##### Excerpt

4. Once I’m at work, my *general* rule is that I don’t read any news or open the Twitter app until after 4pm; this has actually been my rule since January or so, and I cannot recommend it enough. If I do go to Twitter (or to FB) it’s mostly for a specific reason – like to Tweet something or to RT something a coworker sent me. But I’m well aware that the latest news story and all of the responses to it has the power to derail my entire day and it’s just so rarely worth it. If someone sends me something to read during the day, or I see something on Facebook or whatever when I pop in, I almost always Pocket it for later. (I read what’s in Pocket once I’m on the train, or later in the evening at home.) Sometimes I’ll check Twitter midday (like if I step out of the office for an errand, or while I’m in the lunch line) but I’ve been reducing that too. I…don’t miss it.

Now that I’ve stopped reading while walking, I typically don’t read much news until I’m actually on the train heading home, or even until considerably later in the evening. It’s fine. I am surrounded by media people and do not feel like I will miss anything important, or like I’m just opting out of the news entirely. I truly, truly cannot fathom getting breaking news alerts on my phone, or keeping TweetDeck all day. Like, what?! Why would you even WANT to???? Of course, this means at like 6 pm I’m often suddenly in a state of “WAIT WHAT THE ACTUAL FUCK?” because I’ve just checked Twitter for the first time and everyone is screaming and I’m trying to find the source of the story and then once I do, I’m screaming too, but, well…2017!!!

##########

* [Exercise instructions]:
A) In the excerpt about news habits, until what time does the writer avoid reading news or opening Twitter while at work?
B) Write out, word for word, the part of the excerpt about news habits that begins with the words "Now that I’ve" and ends with "too, but, well…2017!!!".

##### Dataset section

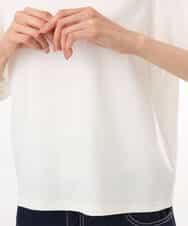 FKKGD51120 MK MICHEL KLEIN(MK ミッシェルクラン) [接触冷感/洗える]シルケットスムース タックスリーブカットソー ホワイト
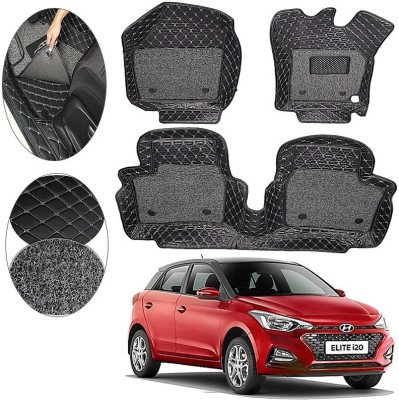 AutoRetail Leather 7D Mat For  Hyundai Elite i20(Black)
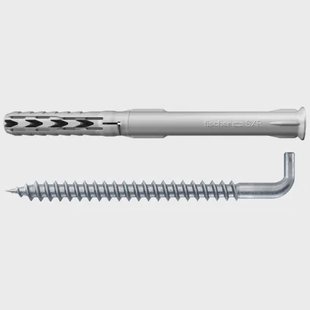 Fischer Constructieplug Sxr Wh Nylon - Diam. 8x60mm - 2 Stuks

##########

* [Exercise responses]:
A) Until after 4pm.

B)
Now that I’ve stopped reading while walking, I typically don’t read much news until I’m actually on the train heading home, or even until considerably later in the evening. It’s fine. I am surrounded by media people and do not feel like I will miss anything important, or like I’m just opting out of the news entirely. I truly, truly cannot fathom getting breaking news alerts on my phone, or keeping TweetDeck all day. Like, what?! Why would you even WANT to???? Of course, this means at like 6 pm I’m often suddenly in a state of “WAIT WHAT THE ACTUAL FUCK?” because I’ve just checked Twitter for the first time and everyone is screaming and I’m trying to find the source of the story and then once I do, I’m screaming too, but, well…2017!!!